Last evening while I was trying to teach the wife to ride a geared motorcycle, a middle-aged woman accosted us. She told us that she was a teacher from Hiriyur (Chitradurga district) and had lost all her money and needed help for her bus charge to go back to town. This sounded suspiciously similar to the couple from Nagpur with a similar story that I’ve encountered a few times, and so I told her off, rather rudely I must say.
She seemed to be taken aback, and hurled some curses on me as she walked away, and then my wife pointed out that there were some things about this woman’s story that made it sound genuine. So now I wonder (given that it is a finite possibility that I might be stuck in an unknown city without money) what one needs to do in order to reliably ask for monetary help – given that fraudsters abound (if I had been convinced that this woman wasn’t a fraud I would’ve helped her out, so let’s take that as a given).

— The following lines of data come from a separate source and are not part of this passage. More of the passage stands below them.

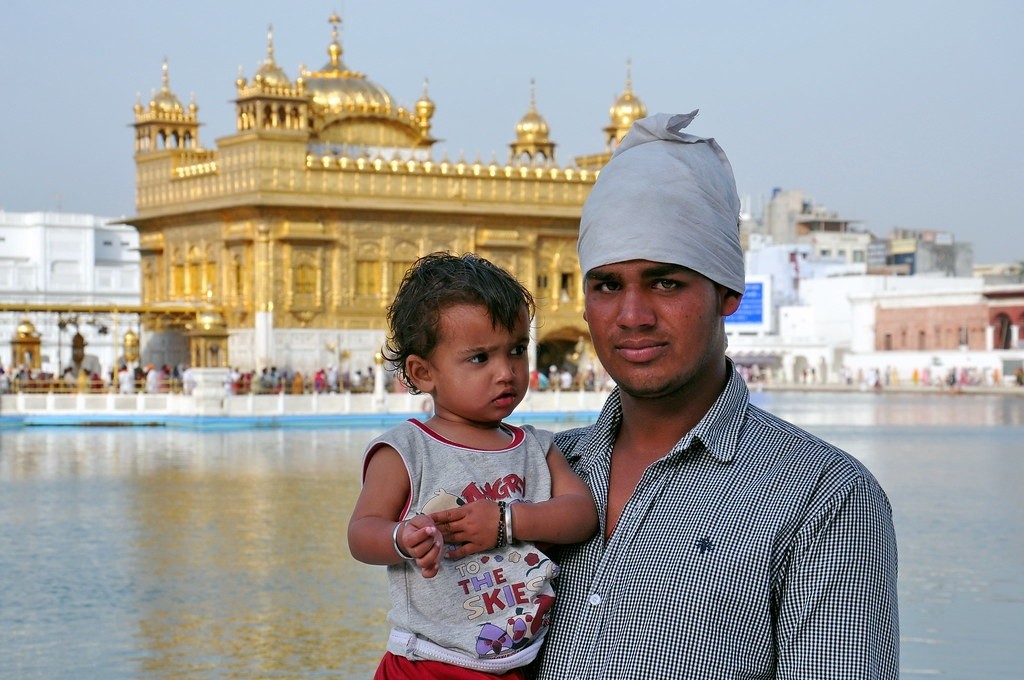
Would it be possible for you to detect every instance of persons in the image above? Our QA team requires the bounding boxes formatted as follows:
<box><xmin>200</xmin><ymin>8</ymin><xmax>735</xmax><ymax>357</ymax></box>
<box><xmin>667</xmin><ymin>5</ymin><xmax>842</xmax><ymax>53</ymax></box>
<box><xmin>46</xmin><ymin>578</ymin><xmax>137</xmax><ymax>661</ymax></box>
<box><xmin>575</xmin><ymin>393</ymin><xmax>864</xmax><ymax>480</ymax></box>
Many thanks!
<box><xmin>1</xmin><ymin>349</ymin><xmax>1024</xmax><ymax>393</ymax></box>
<box><xmin>342</xmin><ymin>250</ymin><xmax>601</xmax><ymax>680</ymax></box>
<box><xmin>520</xmin><ymin>107</ymin><xmax>900</xmax><ymax>680</ymax></box>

Here are some points that I can quickly think of:
- Location – would you think someone who would come to you in a residential area (Jayanagar) where not too many people were walking around, and ask for help if they really wanted money? Wouldn’t they rather try at bus stops, or even get on to buses and try get the ticket off a conductor or a fellow-passenger? Or considering that this lady had to make an inter-city journey, wouldn’t it be more reliable for her to have somehow got to the bus stand and asked someone there?
- Persistence – after I’d told this woman off, she just kept hanging around, and refused to go after I told her in no uncertain terms that I’m not helping her out. Wouldn’t you expect people who are really in need to be more rational and try and look for other sources rather than hanging on to the one person she sees on the street?
- What you ask for – again ties back to the first point that it might be easier to convince people to buy you a ticket than give you money. Or if you were to walk up to a shop and ask to use their landline phone? (mobile doesn’t work, since that’s a well-known method of swindling mobiles; was once tried on me in Bombay)
- Abuses – when you are really in need, and someone doesn’t help you out, you don’t loudly abuse them when you go. You’d rather quietly slink away and try your luck elsewhere .
I must say that the woman was rather “respectably dressed”, and before she started abusing she spoke “good Kannada”. It’s just that I wasn’t convinced she wasn’t a fraud so didn’t give her any money.
In any case, what signals would you look for when someone were to come and ask you for monetary help? And what signals would you try to give out if you were to ask for monetary help?
Ask a poor person. A poor person is much more likely to part with a small amount of money than a rich person. This is because they are so used to indirect taxes that they irrationally fall prey to a mental bias. Further, they understand the role of bad luck in life, unlike the rich person who believes he’s at where he’s at because of his own efforts in life (another cognitive bias).
After you get out of your pickle, thank god and then your government for levying indirect taxes. Finally read Rawls, reject your conservatism and emigrate to a welfare state.
When I came to the US with all the baggage, I had the address I needed to go to from the airport, and a few international credit cards. However, the credit-card reader in the train station wasn’t working. It was ~9pm, was super cold outside and no cabs nearby. I had no $$ change to buy the ticket or make calls. What did I do?
1) Approached another desi looking chap for $ to buy a ticket. There were only a handful of people at the station (public transport is extremely poorly used in Dallas), I stressed my Indian accent, and acted all embarrassed (i was, but not that much). I told him about the card reader not working… he bought the ticket for me = $5.
2) When I got off the train, I dragged my 2xbags+ trolley +backpack to a convenience store in the downtown area (quite a few bums around), and told him that I had just made the trip from India, and need to call someone to pick me up. The ‘shopkeeper’ was an immigrant (middle eastern accent). He let me make the call, and I got picked up in a few minutes.
moral: try to get ppl to empathize with you. To do that, tell them what you want clearly. Show your vulnerability, and if they refuse, try somewhere else.
1. Asking for the someone to buy you the goods/service instead asking for money is always a good signal. It works especially well if the person you are asking is purchasing the same or something similar themselves at that point.
2. I guess it would be good if you could provide some form of reliable identity and take down a phone number slash offer them your card or basically arrange for some means to pay them back.
3. It might also possible that you could offer them something that you have with you in exchange for them helping you out, though this is very situation dependent.